Phase 3: Crypto & NFTs (2021–2022)
Next came digital scarcity narratives — Bitcoin, Ethereum, and NFTs.

  • Price momentum validated belief systems
  • “Adoption” used as a substitute for cash flow
  • Reflexivity collapsed once liquidity tightened

Key tell: price = proof of concept.


Phase 4: Metals as a “Safe-Haven Trade” (2025–present)
Between the crypto unwind and the next thematic wave, speculative capital made episodic lunges into metals, particularly SPDR Gold Shares and iShares Silver Trust. The latest surge was supported by CNBC and other business stories focused on the huge gains in GLD, and more so, SLV. When that happens, it’s crowded.

These moves were marketed as macro hedges — inflation, debasement, geopolitical stress — but the behavior was still speculative, not defensive.

  • Momentum-driven inflows vs allocator rebalancing
  • Leverage and options activity dominated short-term flows
  • Silver, in particular, traded like a high-beta risk asset, not a store of value

The most recent example was telling: after sharp upside bursts, both GLD and SLV broke hard last Friday, with price rolling over decisively once momentum stalled. There was no slow distribution — just air pockets once the narrative lost traction.

Key tell: assets framed as “insurance” trading with risk-on volatility and failing at the first sign of pressure.

Phase 5: AI & Semiconductors on-Steroids (2024–Present)
Today’s iteration centers on AI—the most institutionally palatable form of speculation yet.

  • Real revenues, but extreme multiple expansion
  • Growth assumptions pulled forward decades
  • The scarcity story of the memory chips after 2 years of having no issue comes to the forefront
  • Narrative elasticity masks valuation risk

This is where speculation wears a suit: institutional buy-in, surprisingly, after the retail crowd, real products, but still driven by extrapolation rather than marginal returns.

Key tell: price action accelerating faster than estimate revisions.

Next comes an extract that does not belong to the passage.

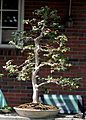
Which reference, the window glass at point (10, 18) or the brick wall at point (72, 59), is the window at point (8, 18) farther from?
the brick wall at point (72, 59)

Overall, this trend of speculators moving from one shiny new thing to another will end because retail is all in, complacent, levered, using call options, and institutional investors are also involved. I expect it will end when the major indexes break down from the recent sideways range.

I have earnings previews below for key stocks reporting through Wednesday. And as I mentioned, I will be traveling on Friday and will not be posting notes. The BLS announced it will postpone the January jobs data due to the government shutdown.

Quick Market Views

Stocks: Strong bounce back with indexes and speculative mix with defensives and what worked a week ago down hard. Mag7 is mixed with AAPL, AMZN, GOOGL up with META, NVDA, TSLA, and MSFT down. Staples is the best sector – thanks mostly to WMT leading. Short baskets are not seeing squeezing as this is a chase into the more crowded larger weights in the sectors.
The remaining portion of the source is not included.